E olha que eu adoro dançar, por mais que a minha coluna reclame. Só não consigo dançar qualquer música. Não, não sou elitista. Não espero que toquem Beethoven no trio elétrico. Não dá para pular com a 9ª sinfonia. Entendo que pra fazer sucesso no trio elétrico a música tem que ser meio besta. Mas não consigo gostar de axé. Parece música de adestrar cachorro: “dobra o joelhinho, abaixa a bundinha”. Me sinto meio ofendido. E tem ainda o funk carioca, só não sei se o termo “música” é abrangente a ponto de incluir o funk carioca.
Já fui atrás de bloco. Alguns eram divertidos. Mas outros eram só muvuca. Fui em um que tocava David Bowie. Não com banda ao vivo, eram só as músicas tocadas em um trio com caixa de som distorcida e acompanhado por uma multidão trocando pisões no pé. Desisti. Já vi Bowie ao vivo. Tinha pisão no pé, mas pelo menos tinha o homem em pessoa no palco. Já compensava.

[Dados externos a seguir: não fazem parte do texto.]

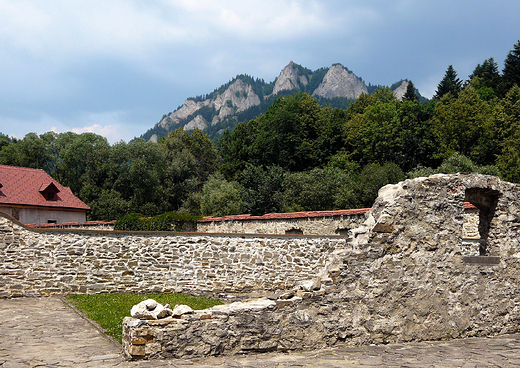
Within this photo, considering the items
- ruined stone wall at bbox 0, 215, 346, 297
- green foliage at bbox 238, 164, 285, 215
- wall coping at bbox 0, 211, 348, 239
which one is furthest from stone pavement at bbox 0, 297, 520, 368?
green foliage at bbox 238, 164, 285, 215

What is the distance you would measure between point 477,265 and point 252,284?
25.2ft

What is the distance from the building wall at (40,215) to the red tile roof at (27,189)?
0.63 metres

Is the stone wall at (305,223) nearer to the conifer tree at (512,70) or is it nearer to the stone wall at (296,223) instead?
the stone wall at (296,223)

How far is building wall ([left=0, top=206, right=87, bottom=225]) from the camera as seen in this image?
31688 mm

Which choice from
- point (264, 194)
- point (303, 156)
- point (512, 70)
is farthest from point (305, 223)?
point (512, 70)

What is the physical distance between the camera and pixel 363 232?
27.0 feet

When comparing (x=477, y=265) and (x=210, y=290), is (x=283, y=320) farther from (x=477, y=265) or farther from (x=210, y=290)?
(x=210, y=290)

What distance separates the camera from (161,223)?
2242 centimetres

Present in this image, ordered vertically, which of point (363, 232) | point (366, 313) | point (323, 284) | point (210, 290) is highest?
point (363, 232)

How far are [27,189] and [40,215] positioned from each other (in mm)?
2350

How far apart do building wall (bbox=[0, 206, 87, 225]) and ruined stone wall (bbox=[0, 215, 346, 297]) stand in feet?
71.6

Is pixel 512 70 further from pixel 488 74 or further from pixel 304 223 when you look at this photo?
pixel 304 223

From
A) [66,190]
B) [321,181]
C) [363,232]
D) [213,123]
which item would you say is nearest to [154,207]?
[66,190]

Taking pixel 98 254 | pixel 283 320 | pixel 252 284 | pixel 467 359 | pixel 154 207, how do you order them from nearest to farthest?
pixel 467 359
pixel 283 320
pixel 98 254
pixel 252 284
pixel 154 207
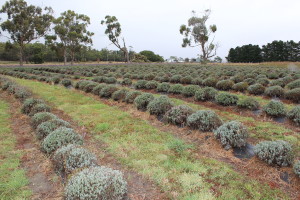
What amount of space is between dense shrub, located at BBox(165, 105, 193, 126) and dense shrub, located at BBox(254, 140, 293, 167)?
2.77 m

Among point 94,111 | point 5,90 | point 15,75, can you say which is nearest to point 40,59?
point 15,75

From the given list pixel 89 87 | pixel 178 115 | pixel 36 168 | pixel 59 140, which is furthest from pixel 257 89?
pixel 36 168

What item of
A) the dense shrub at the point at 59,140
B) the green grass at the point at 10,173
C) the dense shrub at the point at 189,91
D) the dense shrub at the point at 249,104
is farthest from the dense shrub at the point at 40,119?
the dense shrub at the point at 249,104

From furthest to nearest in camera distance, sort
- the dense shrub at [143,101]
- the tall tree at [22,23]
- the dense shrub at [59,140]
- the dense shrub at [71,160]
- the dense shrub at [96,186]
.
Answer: the tall tree at [22,23] < the dense shrub at [143,101] < the dense shrub at [59,140] < the dense shrub at [71,160] < the dense shrub at [96,186]

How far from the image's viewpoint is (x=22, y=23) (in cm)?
4762

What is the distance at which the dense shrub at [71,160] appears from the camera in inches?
165

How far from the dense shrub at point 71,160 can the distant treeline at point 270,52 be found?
210 feet

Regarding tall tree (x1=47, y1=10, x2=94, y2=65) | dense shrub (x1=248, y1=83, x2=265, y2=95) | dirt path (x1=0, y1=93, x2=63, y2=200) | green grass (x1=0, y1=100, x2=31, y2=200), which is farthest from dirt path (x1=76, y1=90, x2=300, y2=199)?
tall tree (x1=47, y1=10, x2=94, y2=65)

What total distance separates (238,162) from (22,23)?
184ft

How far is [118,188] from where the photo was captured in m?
3.53

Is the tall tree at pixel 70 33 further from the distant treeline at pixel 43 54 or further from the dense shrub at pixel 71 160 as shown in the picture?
the dense shrub at pixel 71 160

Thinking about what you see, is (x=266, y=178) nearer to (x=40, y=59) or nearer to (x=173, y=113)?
(x=173, y=113)

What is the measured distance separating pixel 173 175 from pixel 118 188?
1277 mm

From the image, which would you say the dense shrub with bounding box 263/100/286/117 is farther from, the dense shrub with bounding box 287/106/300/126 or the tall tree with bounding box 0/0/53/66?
the tall tree with bounding box 0/0/53/66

Também não entendo os desfiles de escolas de samba. Já fui ver duas vezes. É um espetáculo bonito e impactante, só não entendo o que a ala das baianas tem a ver com “Sherazade e as mil e uma noites, uma epopeia na terra das Arábias”. Dizem que é “o maior espetáculo da Terra”, mas eu ainda acho que o maior espetáculo é a feijoada da minha esposa. Mas quer curtir? Vá fundo. Não precisa todo mundo curtir junto pra você ser feliz.
E acho que esse é o segredo. Não existe isso de “todo mundo tem que curtir o carnaval”. Não do mesmo jeito. Acho até estranho que tratem o carnaval como festa universal da pegação (“usem camisinha!”). Desde quando seres humanos precisam de data para acasalar? Não somos salmões. Eu já sou casado, não preciso ter uma data para beijar muito. É só cada um ficar na sua. Qual é o problema?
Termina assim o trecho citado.